Como Glauka lo ignora ella cuenta la leyenda de que el rey la condujo a una estancia con el suelo de cristal donde Balkhis, al verse tan bien reflejada, creyó que era agua y alzó su vestido temiendo mojarlo. El rey vio sus piernas y comprobó la fama, pero eso no le impidió a ella seducirle con su belleza. Zenobia ríe al contarlo, pero Glauka no puede dejar de pensar en el discreto aislamiento con que la reina ha tomado su baño. Y si es tan sólo eso, ¿por qué no depilarse, como hacen incluso los hombres en el mundo romano?

A la tarde Soferis les sugiere asistir al teatro si les interesa. Está anunciada una atelana titulada El mejor de los amantes y el nudo de la intriga es que el dios Poseidón, desdeñado por una princesa castísima de la que está enamorado y que ama a otro, se venga convirtiendo en asno al adorador de la muchacha. Alejandría está toda alborotada porque el realismo escénico lleva a que el público presencie según se ha anunciado, la penetración de la joven por el asno, a lo que se presta el actor encargado del papel femenino. La incertidumbre del público ante semejante estreno es si esa penetración la hará otro actor disfrazado de asno o si serán capaces de sacar a escena un asno de verdad y prepararlo para desempeñar realmente su papel. Soferis cuenta, riendo, que por la calle se cruzan ya numerosas apuestas.

Afortunadamente para Glauka, que no tiene interés en un espectáculo tan parecido a otros ya presenciados durante sus servicios en el burdel bizantino, la reina prefiere quedarse disfrutando del frescor de la tarde con Glauka en la galería de la fuente, donde los hombres las dejan solas con sus servidores mientras ellos se dirigen al teatro. Pero el argumento de la atelana persiste en la memoria y acaban haciendo confidencias más íntimas que las cambiadas hasta ahora.

—¿Sexo? —suspira Zenobia—. Con la vida que llevamos apenas hay tiempo. No es que para mí signifique mucho, la verdad, pero los hombres le dan tanta importancia… Resultan casi ridículos, tan pendientes de su cosita, ¿no crees?
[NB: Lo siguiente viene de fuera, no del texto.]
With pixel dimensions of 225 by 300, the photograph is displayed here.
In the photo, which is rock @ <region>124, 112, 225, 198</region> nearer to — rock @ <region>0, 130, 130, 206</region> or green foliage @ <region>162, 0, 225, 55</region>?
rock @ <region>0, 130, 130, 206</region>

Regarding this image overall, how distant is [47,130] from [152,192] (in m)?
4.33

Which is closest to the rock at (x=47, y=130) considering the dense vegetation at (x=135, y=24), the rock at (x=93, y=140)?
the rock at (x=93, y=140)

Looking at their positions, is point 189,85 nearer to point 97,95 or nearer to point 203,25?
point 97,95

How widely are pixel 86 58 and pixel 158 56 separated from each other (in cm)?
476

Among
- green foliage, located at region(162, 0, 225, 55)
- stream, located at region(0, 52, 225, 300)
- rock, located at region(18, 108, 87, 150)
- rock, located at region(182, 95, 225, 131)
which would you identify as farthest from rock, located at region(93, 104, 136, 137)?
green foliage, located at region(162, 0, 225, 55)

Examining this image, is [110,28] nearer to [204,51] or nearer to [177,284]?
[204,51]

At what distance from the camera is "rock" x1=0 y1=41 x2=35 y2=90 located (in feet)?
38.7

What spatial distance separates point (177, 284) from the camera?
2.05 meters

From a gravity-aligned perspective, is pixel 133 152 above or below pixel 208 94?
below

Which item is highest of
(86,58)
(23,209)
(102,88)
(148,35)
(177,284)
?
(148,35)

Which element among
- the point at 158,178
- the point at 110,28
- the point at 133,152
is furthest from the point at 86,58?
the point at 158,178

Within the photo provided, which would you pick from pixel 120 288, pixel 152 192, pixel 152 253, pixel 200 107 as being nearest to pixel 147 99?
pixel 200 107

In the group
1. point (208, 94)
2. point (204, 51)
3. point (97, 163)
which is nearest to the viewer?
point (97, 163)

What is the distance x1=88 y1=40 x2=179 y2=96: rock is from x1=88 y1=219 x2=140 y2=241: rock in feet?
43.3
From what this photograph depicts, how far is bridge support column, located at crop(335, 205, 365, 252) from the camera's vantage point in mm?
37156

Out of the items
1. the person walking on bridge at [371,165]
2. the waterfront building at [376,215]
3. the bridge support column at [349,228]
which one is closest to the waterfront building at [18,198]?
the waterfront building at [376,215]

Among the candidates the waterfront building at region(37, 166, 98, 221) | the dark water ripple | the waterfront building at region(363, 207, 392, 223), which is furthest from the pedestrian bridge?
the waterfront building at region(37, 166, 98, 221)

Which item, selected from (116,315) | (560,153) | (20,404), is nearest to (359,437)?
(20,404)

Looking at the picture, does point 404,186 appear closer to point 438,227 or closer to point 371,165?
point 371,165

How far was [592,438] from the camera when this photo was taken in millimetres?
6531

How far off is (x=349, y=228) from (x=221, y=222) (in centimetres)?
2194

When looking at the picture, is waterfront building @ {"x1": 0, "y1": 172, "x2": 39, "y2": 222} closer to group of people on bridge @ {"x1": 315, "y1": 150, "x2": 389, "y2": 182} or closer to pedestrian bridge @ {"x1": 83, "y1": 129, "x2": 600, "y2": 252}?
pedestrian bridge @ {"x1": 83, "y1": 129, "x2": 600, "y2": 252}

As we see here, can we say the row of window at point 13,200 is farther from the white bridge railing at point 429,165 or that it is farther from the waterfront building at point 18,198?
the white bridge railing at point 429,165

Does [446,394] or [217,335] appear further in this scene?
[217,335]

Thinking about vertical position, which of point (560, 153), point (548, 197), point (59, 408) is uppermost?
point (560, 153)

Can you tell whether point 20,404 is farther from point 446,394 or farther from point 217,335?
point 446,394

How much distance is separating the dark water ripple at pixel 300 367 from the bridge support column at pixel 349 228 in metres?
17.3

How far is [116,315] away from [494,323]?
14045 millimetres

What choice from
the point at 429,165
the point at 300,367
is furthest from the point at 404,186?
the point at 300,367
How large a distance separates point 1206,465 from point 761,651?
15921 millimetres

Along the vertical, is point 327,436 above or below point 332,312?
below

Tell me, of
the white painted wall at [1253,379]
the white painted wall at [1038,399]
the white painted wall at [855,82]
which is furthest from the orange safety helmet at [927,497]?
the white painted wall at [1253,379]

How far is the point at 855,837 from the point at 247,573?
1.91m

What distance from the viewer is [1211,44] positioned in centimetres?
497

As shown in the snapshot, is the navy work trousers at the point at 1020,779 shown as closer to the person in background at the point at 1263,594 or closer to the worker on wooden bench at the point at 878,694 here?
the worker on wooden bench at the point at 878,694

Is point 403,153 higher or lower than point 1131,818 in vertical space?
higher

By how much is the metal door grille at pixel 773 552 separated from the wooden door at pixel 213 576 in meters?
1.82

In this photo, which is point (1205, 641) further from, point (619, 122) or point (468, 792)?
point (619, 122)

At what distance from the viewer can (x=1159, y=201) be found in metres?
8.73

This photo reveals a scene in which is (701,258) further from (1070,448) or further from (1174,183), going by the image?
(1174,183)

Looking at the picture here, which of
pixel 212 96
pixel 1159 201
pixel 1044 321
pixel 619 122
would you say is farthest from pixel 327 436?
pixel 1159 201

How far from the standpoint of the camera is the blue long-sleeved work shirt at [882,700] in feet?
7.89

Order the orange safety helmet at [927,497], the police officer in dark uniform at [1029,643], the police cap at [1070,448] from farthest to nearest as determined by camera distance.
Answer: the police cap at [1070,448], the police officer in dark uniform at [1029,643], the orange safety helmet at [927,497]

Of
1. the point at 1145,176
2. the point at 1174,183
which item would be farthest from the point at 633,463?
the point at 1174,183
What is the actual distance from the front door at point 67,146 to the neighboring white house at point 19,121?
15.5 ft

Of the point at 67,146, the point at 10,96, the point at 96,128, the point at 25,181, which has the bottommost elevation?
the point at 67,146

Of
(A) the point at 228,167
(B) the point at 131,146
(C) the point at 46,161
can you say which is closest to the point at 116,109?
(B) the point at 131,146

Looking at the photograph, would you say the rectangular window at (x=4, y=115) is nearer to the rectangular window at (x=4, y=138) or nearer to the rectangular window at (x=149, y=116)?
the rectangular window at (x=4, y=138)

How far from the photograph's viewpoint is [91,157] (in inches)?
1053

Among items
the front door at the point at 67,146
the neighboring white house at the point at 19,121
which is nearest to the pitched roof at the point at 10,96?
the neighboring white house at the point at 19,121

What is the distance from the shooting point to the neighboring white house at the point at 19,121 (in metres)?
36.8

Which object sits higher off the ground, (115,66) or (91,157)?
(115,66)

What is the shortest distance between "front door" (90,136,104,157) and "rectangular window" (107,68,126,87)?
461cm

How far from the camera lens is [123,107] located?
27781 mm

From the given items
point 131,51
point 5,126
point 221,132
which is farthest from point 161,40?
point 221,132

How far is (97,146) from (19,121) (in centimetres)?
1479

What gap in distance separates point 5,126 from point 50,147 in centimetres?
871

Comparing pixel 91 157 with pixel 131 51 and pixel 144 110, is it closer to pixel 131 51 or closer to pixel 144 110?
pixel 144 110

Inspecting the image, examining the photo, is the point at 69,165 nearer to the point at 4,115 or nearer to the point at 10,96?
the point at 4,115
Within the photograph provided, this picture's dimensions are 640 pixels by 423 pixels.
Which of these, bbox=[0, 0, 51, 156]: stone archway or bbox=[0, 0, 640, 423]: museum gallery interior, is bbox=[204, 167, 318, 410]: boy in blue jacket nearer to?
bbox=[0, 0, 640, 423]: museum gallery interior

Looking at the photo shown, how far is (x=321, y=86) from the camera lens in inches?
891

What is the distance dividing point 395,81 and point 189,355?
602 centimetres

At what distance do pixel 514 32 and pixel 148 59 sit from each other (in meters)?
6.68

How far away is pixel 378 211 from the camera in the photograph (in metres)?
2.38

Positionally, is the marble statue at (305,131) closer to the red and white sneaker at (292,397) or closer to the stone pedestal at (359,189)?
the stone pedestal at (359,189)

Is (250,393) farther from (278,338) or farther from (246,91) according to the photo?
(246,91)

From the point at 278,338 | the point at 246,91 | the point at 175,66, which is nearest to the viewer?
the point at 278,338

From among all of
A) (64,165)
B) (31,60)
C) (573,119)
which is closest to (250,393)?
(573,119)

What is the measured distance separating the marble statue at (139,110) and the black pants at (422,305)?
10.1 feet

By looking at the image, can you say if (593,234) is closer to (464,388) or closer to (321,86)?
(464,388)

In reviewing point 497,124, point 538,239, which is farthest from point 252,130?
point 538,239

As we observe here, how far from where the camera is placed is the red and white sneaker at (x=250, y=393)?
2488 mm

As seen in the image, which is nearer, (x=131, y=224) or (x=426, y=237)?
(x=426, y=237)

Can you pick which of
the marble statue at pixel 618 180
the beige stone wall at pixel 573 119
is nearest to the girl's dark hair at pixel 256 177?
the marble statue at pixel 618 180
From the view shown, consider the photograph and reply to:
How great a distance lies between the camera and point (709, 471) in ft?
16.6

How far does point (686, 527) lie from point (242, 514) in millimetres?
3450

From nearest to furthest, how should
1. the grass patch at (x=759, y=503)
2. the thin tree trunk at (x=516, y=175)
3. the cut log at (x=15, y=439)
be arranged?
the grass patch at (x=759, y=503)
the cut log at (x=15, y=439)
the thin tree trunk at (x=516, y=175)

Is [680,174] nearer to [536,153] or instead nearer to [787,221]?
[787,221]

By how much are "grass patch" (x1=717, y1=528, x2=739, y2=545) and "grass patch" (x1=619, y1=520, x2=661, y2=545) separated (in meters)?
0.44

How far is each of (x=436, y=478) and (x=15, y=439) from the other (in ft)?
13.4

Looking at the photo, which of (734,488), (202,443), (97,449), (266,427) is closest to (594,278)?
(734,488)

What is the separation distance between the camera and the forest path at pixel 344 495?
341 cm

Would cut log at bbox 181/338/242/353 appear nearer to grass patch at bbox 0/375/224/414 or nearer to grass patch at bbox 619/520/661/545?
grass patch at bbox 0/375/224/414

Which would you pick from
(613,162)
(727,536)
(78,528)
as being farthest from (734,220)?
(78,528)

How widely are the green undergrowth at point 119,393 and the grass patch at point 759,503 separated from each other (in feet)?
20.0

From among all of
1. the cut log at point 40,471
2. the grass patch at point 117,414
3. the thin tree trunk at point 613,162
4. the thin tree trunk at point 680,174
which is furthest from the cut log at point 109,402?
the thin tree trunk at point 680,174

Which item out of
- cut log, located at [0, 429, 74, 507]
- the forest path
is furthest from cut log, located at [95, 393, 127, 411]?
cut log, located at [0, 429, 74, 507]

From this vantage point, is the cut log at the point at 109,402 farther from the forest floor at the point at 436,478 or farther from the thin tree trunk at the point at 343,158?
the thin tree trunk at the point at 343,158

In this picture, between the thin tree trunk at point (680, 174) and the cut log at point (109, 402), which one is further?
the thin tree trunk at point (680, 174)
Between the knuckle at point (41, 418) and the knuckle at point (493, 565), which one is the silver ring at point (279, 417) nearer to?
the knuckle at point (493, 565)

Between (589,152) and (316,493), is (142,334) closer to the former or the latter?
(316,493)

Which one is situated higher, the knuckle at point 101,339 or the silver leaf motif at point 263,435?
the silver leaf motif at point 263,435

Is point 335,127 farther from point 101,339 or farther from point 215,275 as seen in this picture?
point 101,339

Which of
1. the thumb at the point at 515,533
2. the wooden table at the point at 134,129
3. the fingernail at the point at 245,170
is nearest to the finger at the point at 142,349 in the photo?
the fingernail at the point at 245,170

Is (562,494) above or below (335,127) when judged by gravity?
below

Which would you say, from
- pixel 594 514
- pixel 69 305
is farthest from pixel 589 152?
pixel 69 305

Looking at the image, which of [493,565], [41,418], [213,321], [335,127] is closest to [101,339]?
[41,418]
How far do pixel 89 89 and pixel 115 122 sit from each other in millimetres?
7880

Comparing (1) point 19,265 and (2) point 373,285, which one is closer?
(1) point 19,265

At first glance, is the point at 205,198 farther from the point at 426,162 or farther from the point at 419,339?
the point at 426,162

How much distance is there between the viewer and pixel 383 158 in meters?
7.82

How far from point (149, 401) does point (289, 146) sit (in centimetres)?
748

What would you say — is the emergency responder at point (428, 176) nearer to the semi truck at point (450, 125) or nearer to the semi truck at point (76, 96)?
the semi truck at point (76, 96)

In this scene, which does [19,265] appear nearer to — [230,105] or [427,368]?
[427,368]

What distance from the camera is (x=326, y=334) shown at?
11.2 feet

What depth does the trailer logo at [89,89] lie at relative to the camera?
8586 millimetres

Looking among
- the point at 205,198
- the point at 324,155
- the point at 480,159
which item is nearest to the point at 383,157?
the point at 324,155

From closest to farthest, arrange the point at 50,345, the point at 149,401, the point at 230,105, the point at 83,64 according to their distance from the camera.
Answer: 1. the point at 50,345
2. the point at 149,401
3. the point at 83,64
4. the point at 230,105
«¿Cómo me habla así? —se sorprende Glauka—. Quizás se cree tan por encima de una hetaira, aunque sea de Ahram, que nada puede ser usado contra ella… ¡Qué segura está de su poder! »

—Hace dos años —continúa Zenobia— Odenato estaba alarmado por un posible ataque de Shapur, con unas tropas muy superiores a las suyas en infantería, y no pudo ser hombre conmigo durante varias noches. ¿Querrás creer que eso le preocupaba más que Shapur? Y a mí también, la verdad, porque en esos casos los hombres suelen irse en busca de otros estímulos mejores…

Ha caído ya el crepúsculo, las aves duermen ya y sólo el susurro de la fuentecilla llena las interrupciones del diálogo.

Glauka, pese a su intención de mantenerse reservada, no puede resistir la tentación de mostrarse superior.